Clyde responded, "Well, I'll tell you what happened. I had just loaded my favorite cow, Bessie, into the..."
"I didn't ask for any details", the lawyer interrupted. "Just answer the question, ...please. Did you, or did you not say, at the scene of the accident, 'I'm fine!'?"
Clyde said, "Well, I had just got Bessie into the trailer behind the tractor and I was driving down the road...."
The lawyer interrupted again and said, "Your Honor, I am trying to establish the fact that, at the scene of the accident, this man told the Highway Patrolman on the scene that he was just fine.

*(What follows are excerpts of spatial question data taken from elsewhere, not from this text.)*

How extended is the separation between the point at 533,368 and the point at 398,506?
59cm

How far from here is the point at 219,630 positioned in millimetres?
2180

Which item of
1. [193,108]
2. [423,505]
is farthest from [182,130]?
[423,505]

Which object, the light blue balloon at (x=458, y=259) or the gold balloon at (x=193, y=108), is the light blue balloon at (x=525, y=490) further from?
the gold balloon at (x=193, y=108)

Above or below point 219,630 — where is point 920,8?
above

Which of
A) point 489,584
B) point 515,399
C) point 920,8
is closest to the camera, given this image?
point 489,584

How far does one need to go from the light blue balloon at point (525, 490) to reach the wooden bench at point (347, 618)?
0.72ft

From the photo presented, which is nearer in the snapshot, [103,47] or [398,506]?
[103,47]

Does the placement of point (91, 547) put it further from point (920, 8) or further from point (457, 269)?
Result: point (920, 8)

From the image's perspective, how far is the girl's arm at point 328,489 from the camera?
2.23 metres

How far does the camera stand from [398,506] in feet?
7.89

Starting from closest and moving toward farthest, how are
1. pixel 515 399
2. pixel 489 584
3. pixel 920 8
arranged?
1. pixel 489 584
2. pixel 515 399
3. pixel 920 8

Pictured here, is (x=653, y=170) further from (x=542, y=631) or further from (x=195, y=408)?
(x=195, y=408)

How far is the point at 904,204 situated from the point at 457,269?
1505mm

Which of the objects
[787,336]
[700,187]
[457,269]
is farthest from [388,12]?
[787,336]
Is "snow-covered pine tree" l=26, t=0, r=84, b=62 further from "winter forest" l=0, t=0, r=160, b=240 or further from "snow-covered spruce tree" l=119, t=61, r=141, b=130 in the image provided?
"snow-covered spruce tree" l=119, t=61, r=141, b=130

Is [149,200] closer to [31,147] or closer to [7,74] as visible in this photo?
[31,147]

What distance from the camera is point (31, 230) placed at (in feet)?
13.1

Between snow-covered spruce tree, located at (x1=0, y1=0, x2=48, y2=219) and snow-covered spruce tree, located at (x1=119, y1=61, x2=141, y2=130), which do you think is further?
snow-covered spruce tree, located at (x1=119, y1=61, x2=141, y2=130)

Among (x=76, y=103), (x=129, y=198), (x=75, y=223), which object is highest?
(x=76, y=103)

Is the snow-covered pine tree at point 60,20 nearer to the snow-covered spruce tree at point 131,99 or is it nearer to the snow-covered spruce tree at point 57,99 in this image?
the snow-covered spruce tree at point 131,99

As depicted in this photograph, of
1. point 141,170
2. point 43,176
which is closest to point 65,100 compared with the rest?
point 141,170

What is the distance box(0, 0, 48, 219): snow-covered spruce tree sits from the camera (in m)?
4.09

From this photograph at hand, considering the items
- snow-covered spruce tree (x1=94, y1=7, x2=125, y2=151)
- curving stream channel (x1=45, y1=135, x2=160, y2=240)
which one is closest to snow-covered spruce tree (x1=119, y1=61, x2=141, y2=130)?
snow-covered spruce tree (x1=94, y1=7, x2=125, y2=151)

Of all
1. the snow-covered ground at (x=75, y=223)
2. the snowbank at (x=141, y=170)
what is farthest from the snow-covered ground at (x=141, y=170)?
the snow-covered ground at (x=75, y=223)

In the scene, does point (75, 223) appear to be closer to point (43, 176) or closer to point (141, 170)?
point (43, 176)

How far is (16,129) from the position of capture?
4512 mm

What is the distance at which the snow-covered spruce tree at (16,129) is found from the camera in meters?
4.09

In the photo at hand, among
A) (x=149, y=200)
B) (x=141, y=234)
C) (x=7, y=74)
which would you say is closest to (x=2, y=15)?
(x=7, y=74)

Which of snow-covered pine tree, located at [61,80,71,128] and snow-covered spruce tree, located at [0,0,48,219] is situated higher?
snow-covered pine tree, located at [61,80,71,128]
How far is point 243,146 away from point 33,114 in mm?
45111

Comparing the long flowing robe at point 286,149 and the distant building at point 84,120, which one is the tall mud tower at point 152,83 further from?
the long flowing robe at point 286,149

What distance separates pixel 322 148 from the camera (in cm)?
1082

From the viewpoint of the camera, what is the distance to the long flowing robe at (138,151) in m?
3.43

Now several weeks after the accident he is trying to sue my client. I believe he is a fraud. Please tell him to simply answer the question."
By this time, the Judge was fairly interested in Clyde's answer and said to the lawyer, "I'd like to hear what he has to say about his favorite cow, Bessie".
Clyde thanked the Judge and proceeded. "Well, as I was saying, I had just loaded Bessie, my favorite cow, into the trailer and was driving her down the highway when this huge semi-truck and trailer ran the stop sign and smacked my John Deer Tractor right in the side. I was thrown into one ditch and Bessie was thrown into the other. I was hurting, real bad and didn't want to move. However, I could hear old Bessie moaning and groaning. I knew she was in terrible shape just by her groans.
Shortly after the accident a Highway Patrolman came on the scene. He could hear Bessie moaning and groaning, so he went over to her. After he looked at her, and saw her fatal condition, he took out his gun and shot her between the eyes. Then the Patrolman came across the road, gun still in hand, looked at me, and said, "How are you feeling?"
"Now tell me, what the heck would you say?"